Data records
—————

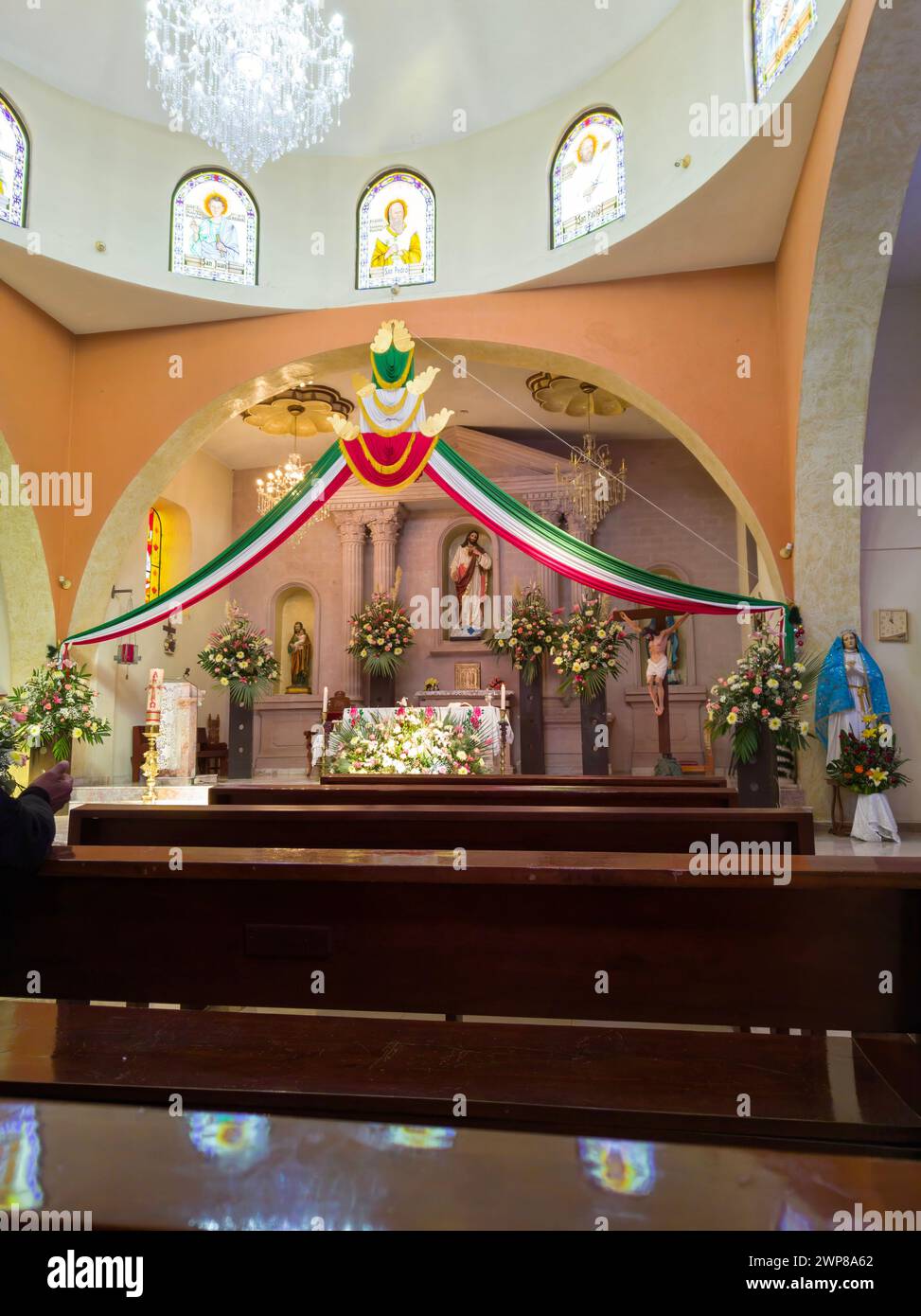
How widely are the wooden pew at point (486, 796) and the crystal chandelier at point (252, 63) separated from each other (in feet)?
20.4

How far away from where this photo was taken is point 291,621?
15.5m

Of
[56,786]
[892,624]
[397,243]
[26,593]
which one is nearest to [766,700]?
[892,624]

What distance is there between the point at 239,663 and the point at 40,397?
13.0 ft

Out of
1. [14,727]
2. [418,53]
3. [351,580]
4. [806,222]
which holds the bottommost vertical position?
[14,727]

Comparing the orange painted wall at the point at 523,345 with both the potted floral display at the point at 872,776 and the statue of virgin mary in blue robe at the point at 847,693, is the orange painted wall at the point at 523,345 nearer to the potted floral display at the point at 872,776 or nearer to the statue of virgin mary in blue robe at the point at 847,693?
the statue of virgin mary in blue robe at the point at 847,693

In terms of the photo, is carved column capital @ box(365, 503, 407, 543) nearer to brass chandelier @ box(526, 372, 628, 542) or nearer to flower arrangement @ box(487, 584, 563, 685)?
brass chandelier @ box(526, 372, 628, 542)

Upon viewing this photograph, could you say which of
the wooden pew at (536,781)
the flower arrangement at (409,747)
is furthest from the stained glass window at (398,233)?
the wooden pew at (536,781)

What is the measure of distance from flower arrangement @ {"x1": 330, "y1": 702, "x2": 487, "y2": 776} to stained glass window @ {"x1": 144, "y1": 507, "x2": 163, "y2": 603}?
6.51 metres

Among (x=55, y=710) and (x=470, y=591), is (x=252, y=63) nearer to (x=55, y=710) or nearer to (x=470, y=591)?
(x=55, y=710)

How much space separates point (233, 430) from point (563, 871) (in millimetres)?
13261

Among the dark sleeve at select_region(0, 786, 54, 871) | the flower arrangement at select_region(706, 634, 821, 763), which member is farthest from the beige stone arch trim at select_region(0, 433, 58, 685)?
the dark sleeve at select_region(0, 786, 54, 871)

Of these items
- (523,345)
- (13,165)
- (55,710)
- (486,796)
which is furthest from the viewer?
(55,710)

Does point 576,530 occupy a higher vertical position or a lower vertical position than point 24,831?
higher

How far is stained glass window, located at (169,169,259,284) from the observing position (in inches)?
399
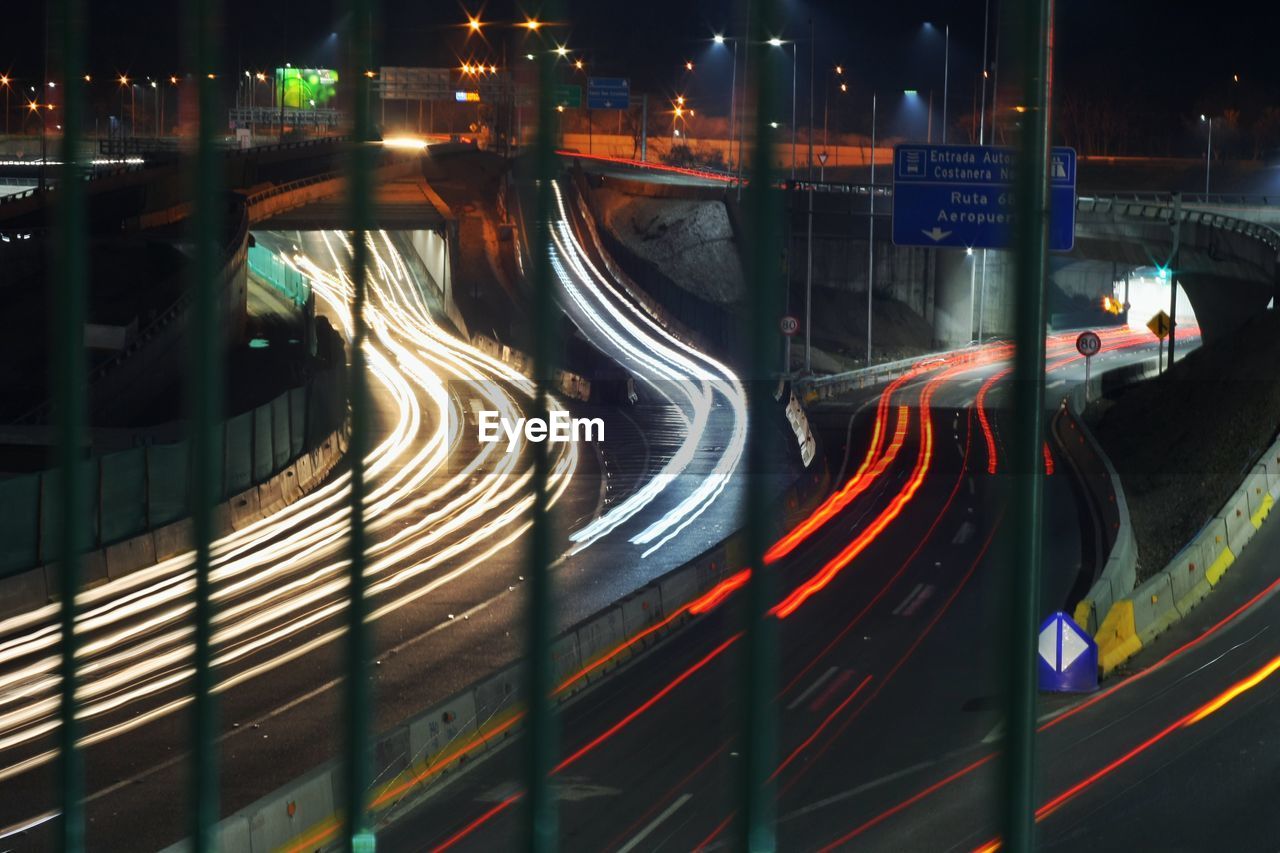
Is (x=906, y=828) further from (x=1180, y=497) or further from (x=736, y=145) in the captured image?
(x=1180, y=497)

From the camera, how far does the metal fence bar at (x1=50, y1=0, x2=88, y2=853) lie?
2.97 meters

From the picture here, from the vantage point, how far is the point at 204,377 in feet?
8.99

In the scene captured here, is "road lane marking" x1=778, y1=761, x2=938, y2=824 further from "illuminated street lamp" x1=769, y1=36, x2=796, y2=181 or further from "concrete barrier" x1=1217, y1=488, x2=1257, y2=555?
"illuminated street lamp" x1=769, y1=36, x2=796, y2=181

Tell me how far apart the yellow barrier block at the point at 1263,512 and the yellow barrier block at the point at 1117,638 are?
19.3ft

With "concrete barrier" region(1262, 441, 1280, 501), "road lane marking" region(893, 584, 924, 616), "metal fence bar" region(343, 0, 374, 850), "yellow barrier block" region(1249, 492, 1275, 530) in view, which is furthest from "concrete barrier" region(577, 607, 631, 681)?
"metal fence bar" region(343, 0, 374, 850)

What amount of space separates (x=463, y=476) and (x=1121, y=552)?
15.9m

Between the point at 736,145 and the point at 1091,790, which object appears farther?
the point at 1091,790

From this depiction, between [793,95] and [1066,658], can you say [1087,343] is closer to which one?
[1066,658]

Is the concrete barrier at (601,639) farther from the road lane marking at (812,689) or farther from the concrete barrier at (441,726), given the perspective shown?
the concrete barrier at (441,726)

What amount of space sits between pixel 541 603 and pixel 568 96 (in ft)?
2.50

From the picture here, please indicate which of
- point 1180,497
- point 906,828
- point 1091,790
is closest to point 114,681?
point 906,828

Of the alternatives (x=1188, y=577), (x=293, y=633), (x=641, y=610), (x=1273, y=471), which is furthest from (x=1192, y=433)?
(x=293, y=633)

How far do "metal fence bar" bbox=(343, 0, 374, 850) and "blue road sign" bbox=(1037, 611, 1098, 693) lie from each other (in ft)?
20.3

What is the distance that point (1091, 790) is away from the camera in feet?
35.7
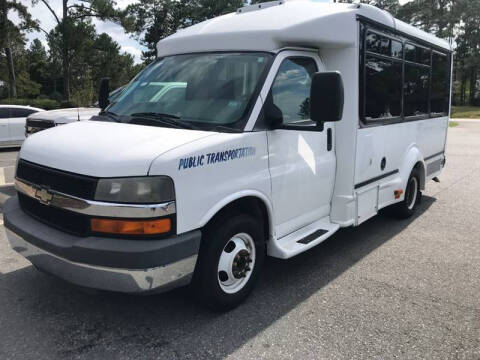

—————

Please rewrite all of the material with "flower arrangement" swapped for "floral arrangement" and everything else left the same. Leave the pictures out.

Full response:
How widely are the wooden pew at point (486, 796) and the crystal chandelier at point (252, 63) separated from each other (in feet)?
20.4

How far away from where this photo was taken is point 291,621?
15.5m

Of
[56,786]
[892,624]
[397,243]
[26,593]
which one is nearest to [766,700]?
[892,624]

What distance is there between the point at 239,663 and the point at 40,397?
13.0 ft

Out of
1. [14,727]
2. [418,53]
3. [351,580]
4. [806,222]
which holds the bottommost vertical position?
[14,727]

Comparing the orange painted wall at the point at 523,345 with both the potted floral display at the point at 872,776 and the statue of virgin mary in blue robe at the point at 847,693, is the orange painted wall at the point at 523,345 nearer to the potted floral display at the point at 872,776 or nearer to the statue of virgin mary in blue robe at the point at 847,693?
the statue of virgin mary in blue robe at the point at 847,693

In terms of the photo, is carved column capital @ box(365, 503, 407, 543) nearer to brass chandelier @ box(526, 372, 628, 542) or nearer to floral arrangement @ box(487, 584, 563, 685)?
brass chandelier @ box(526, 372, 628, 542)

Upon viewing this photograph, could you say which of
the wooden pew at (536,781)
the floral arrangement at (409,747)
is furthest from the stained glass window at (398,233)?
the wooden pew at (536,781)

What is the measure of distance from floral arrangement @ {"x1": 330, "y1": 702, "x2": 487, "y2": 776} to stained glass window @ {"x1": 144, "y1": 507, "x2": 163, "y2": 603}?
6.51 metres

Among (x=55, y=710) and (x=470, y=591), is (x=252, y=63) nearer to (x=55, y=710) or nearer to (x=470, y=591)?
(x=55, y=710)

How much space separates point (233, 430) from point (563, 871) (in millimetres)?
13261

Among the dark sleeve at select_region(0, 786, 54, 871) | the floral arrangement at select_region(706, 634, 821, 763), which member is farthest from the beige stone arch trim at select_region(0, 433, 58, 685)?
the dark sleeve at select_region(0, 786, 54, 871)

Of these items
- (523,345)
- (13,165)
- (55,710)
- (486,796)
which is furthest from the viewer?
(55,710)

Does point 576,530 occupy a higher vertical position or a lower vertical position than point 24,831?
higher

How far is stained glass window, located at (169,169,259,284) from the observing position (in inches)?
399
Is (x=906, y=828) further from (x=1180, y=497) or further from (x=736, y=145) in the captured image?
(x=1180, y=497)

From the camera, how far does the metal fence bar at (x1=50, y1=0, x2=88, y2=853) lie?
2.97 meters

From the picture here, from the vantage point, how far is the point at 204,377 in feet?
8.99

In the scene captured here, is "road lane marking" x1=778, y1=761, x2=938, y2=824 further from "illuminated street lamp" x1=769, y1=36, x2=796, y2=181 or further from "concrete barrier" x1=1217, y1=488, x2=1257, y2=555?
"illuminated street lamp" x1=769, y1=36, x2=796, y2=181

Tell me how far apart the yellow barrier block at the point at 1263,512 and the yellow barrier block at the point at 1117,638 are?
19.3ft

With "concrete barrier" region(1262, 441, 1280, 501), "road lane marking" region(893, 584, 924, 616), "metal fence bar" region(343, 0, 374, 850), "yellow barrier block" region(1249, 492, 1275, 530) in view, which is furthest from "concrete barrier" region(577, 607, 631, 681)?
"metal fence bar" region(343, 0, 374, 850)

What amount of space separates (x=463, y=476) and (x=1121, y=552)?
15.9m

Between the point at 736,145 and the point at 1091,790, which object appears farther?
the point at 1091,790

From this depiction, between [793,95] and [1066,658], can you say [1087,343] is closer to which one?
[1066,658]

Is the concrete barrier at (601,639) farther from the road lane marking at (812,689) or farther from the concrete barrier at (441,726), given the perspective shown?
the concrete barrier at (441,726)

What amount of space sits between pixel 541 603 and pixel 568 96 (in ft)?
2.50

From the picture here, please indicate which of
- point 1180,497
- point 906,828
- point 1091,790
is closest to point 114,681?
point 906,828

Of the alternatives (x=1188, y=577), (x=293, y=633), (x=641, y=610), (x=1273, y=471), which is furthest from (x=1192, y=433)?
(x=293, y=633)

How far do "metal fence bar" bbox=(343, 0, 374, 850) and "blue road sign" bbox=(1037, 611, 1098, 693) lie from each other (in ft)?
20.3

What is the distance that point (1091, 790) is away from the camera in feet?
35.7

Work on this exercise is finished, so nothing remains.